# [TEXTE FOURNI]
_____
S’approprier l’utérus

De fait la progression du radicalisme signale une infantilisation croissante des individus. « La société » est responsable de mon malheur et non moi-même. Où est-elle ? Euh… il y a le riche, là : il en fait partie. Et aussi ce politicien foireux. Cette multinationale. Et cet Illuminati, là, ne le voyez-vous pas ?

Le radical cherche le collectif dans des individus, et cherche à y substituer son propre ego. Il se moque de l’intérêt général, ne cherche qu’à s’approprier l’utérus collectif. Il n’est pas d’image plus fausse que la force de volonté chez l’électeur radical. Son braillement est le cri du bébé qui réclame le sein de sa mère. Le vote radical est l’aveu de l’échec personnel, de l’impotence. Je ne peux assumer mon incapacité à penser dans l’intérêt du plus grand nombre. Je me referme sur mon petit nombre.

Conclusion intermédiaire

Les modes (1) et (2), critique et minimisation, ne sont pas compatibles pour rapprocher des opposants. Utilisés ensemble ils conduisent au radicalisme : tu es tout noir je suis tout blanc. Quel mode choisir, associé à notre positivisme (3), pour faire avancer les choses ?

LDH-NC

La Ligue des Droits de l’Homme de Nouvelle-Calédonie (LDHNC) a clairement choisi le mode (2), aidant surtout la coutume kanak à minimiser ses défauts. Avantage: protéger une partie des vexations qu’elle subit depuis les débuts de la colonisation, la débarrasser de l’image de “sous-peuple”.

Cette discrimination positive a un inconvénient : elle suppose le kanak plus vulnérable qu’un autre à la critique, moins assuré, moins confiant dans sa culture. Le paternalisme infantilise. L’effet du positivisme perd sa puissance. Si le discours négatif est minimisé, le positif n’est-il pas, lui aussi, tronqué ?

Consultez à ce sujet le débat sur Droit coutumier et indépendance kanak, article de Christine Demmer et Christine Salomon avec les réponses de la LDHNC. Le travail des Christine est une avancée constructive pour le vivre ensemble, que les membres de la LDHNC freinent inutilement, sous prétexte de ménager la sensibilité kanak.
_____
# [DONNÉES RECUEILLIES]
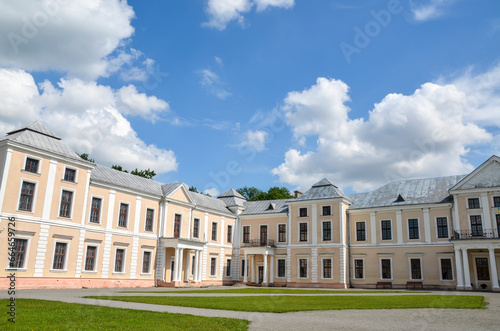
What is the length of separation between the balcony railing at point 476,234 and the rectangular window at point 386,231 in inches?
193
_____
# [PROBLÈME À RÉSOUDRE]
Recopie mot pour mot le passage du texte sur le radicalisme qui va de « Le radical cherche » jusqu'à « avancer les choses ? ». Appuie-toi uniquement sur le texte sur le radicalisme.

# [SOLUTION PROPOSÉE]
Le radical cherche le collectif dans des individus, et cherche à y substituer son propre ego. Il se moque de l’intérêt général, ne cherche qu’à s’approprier l’utérus collectif. Il n’est pas d’image plus fausse que la force de volonté chez l’électeur radical. Son braillement est le cri du bébé qui réclame le sein de sa mère. Le vote radical est l’aveu de l’échec personnel, de l’impotence. Je ne peux assumer mon incapacité à penser dans l’intérêt du plus grand nombre. Je me referme sur mon petit nombre.

Conclusion intermédiaire

Les modes (1) et (2), critique et minimisation, ne sont pas compatibles pour rapprocher des opposants. Utilisés ensemble ils conduisent au radicalisme : tu es tout noir je suis tout blanc. Quel mode choisir, associé à notre positivisme (3), pour faire avancer les choses ?